### Reading passage
Content starts

Studio album by American Music Club
- Released: 1987
- Genre: Indie rock, slowcore
- Label: Frontier/Grifter (reissues Zippo (1990), Warner Bros. Records (1998))
- Producer: Tom Mallon

American Music Club chronology
| The Restless Stranger (1985) | Engine (1987) | California (1988) |

= Engine (American Music Club album) =

Engine is the second album by American Music Club. It was jointly released by Frontier and Grifter in the US and by Zippo in the UK and Europe in 1987. The 1998 Warner Bros. Records reissue added three additional tracks from the same period. The artwork for the Zippo UK release features an incorrect track listing, putting the songs in the wrong order.

Professional ratings
Review scores
| Source | Rating |
| Allmusic |  |
| Underground | (1^{5/6}/3) |

==Track listing==
All songs written by Mark Eitzel except as noted.
1. "Big Night"
2. "Outside This Bar"

Content ends

### Provided data
Content starts

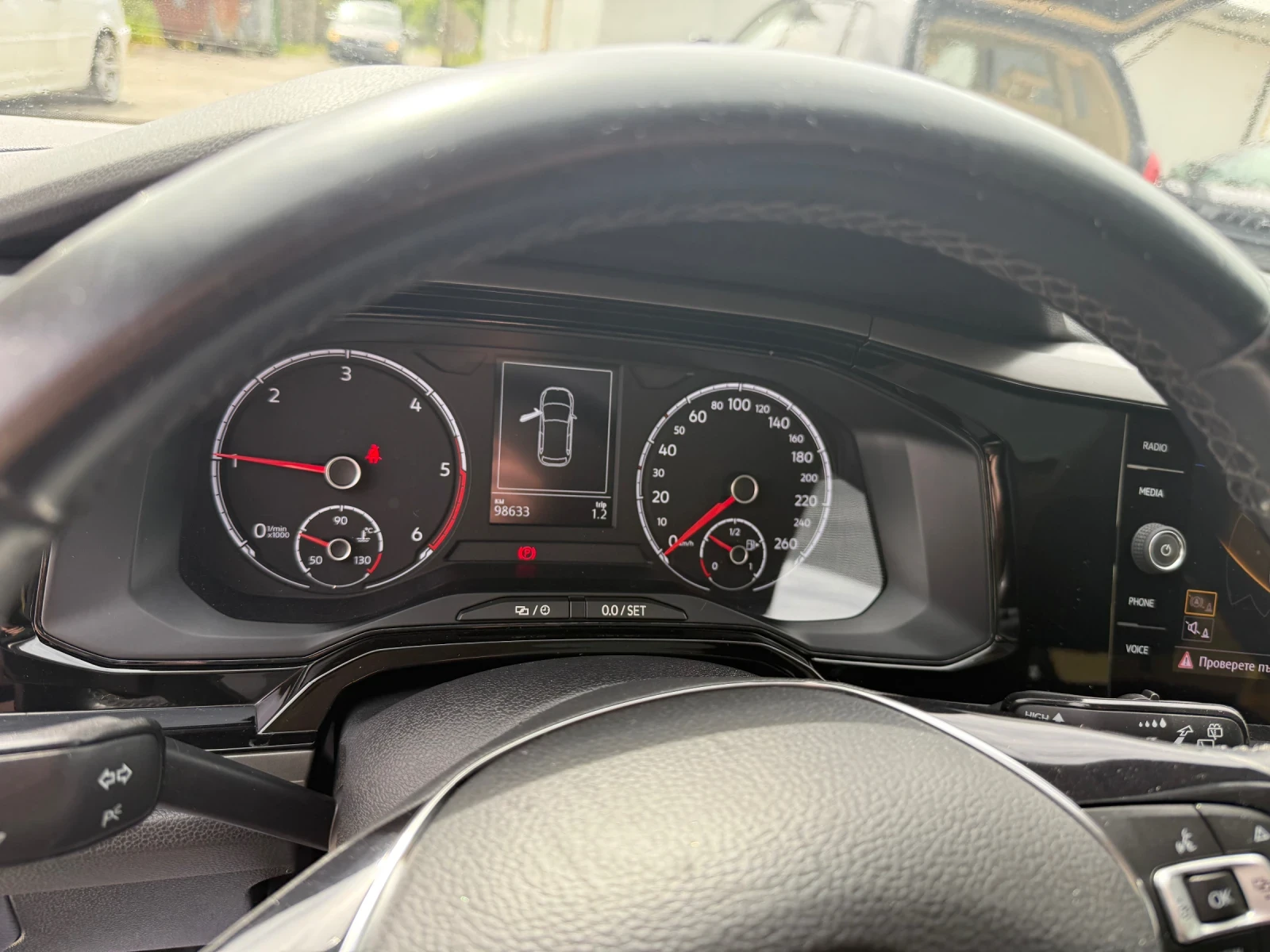 VW Polo GTD LINE-1, 6TDI FULL FULL | Mobile.bg   14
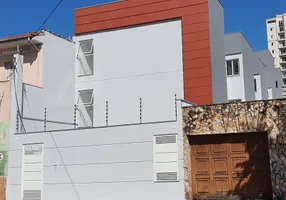 Foto 1 de Kitnet com 1 Quarto à venda, 37m² em Vila Moinho Velho, São Paulo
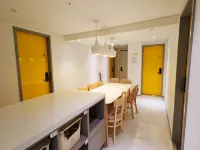 NANAHOUSE Hotels near Sinchon Station
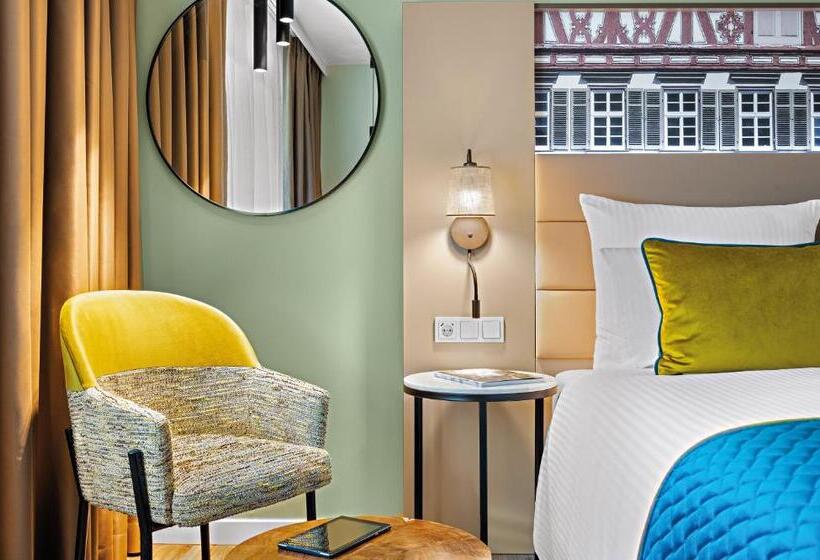 Номер Superior, Leonardo Hotel Esslingen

Content ends

### Questions to answer
**1.** Copy the Engine album entry word for word, the stretch from "American Music Club chronology" through "the wrong order.".
**2.** Answer these questions from the Engine album entry:
(a) Who produced the album?
(b) What did the 1998 Warner Bros. Records reissue add?
(c) Which album follows Engine in the band's chronology?
**3.** Does each statement agree with the Engine album entry? Give yes or no and quote the words that decide it.
(a) Engine was American Music Club's first album.
(b) Zippo released the album in the UK and Europe.
(c) The artwork for the Zippo UK release lists the songs in the correct order.

### Results of the tasks
**1.**
American Music Club chronology
| The Restless Stranger (1985) | Engine (1987) | California (1988) |

= Engine (American Music Club album) =

Engine is the second album by American Music Club. It was jointly released by Frontier and Grifter in the US and by Zippo in the UK and Europe in 1987. The 1998 Warner Bros. Records reissue added three additional tracks from the same period. The artwork for the Zippo UK release features an incorrect track listing, putting the songs in the wrong order.

**2.**
(a) Tom Mallon.
(b) Three additional tracks from the same period.
(c) California (1988).

**3.**
(a) No: "Engine is the second album by American Music Club."
(b) Yes: "by Zippo in the UK and Europe in 1987"
(c) No: "The artwork for the Zippo UK release features an incorrect track listing, putting the songs in the wrong order."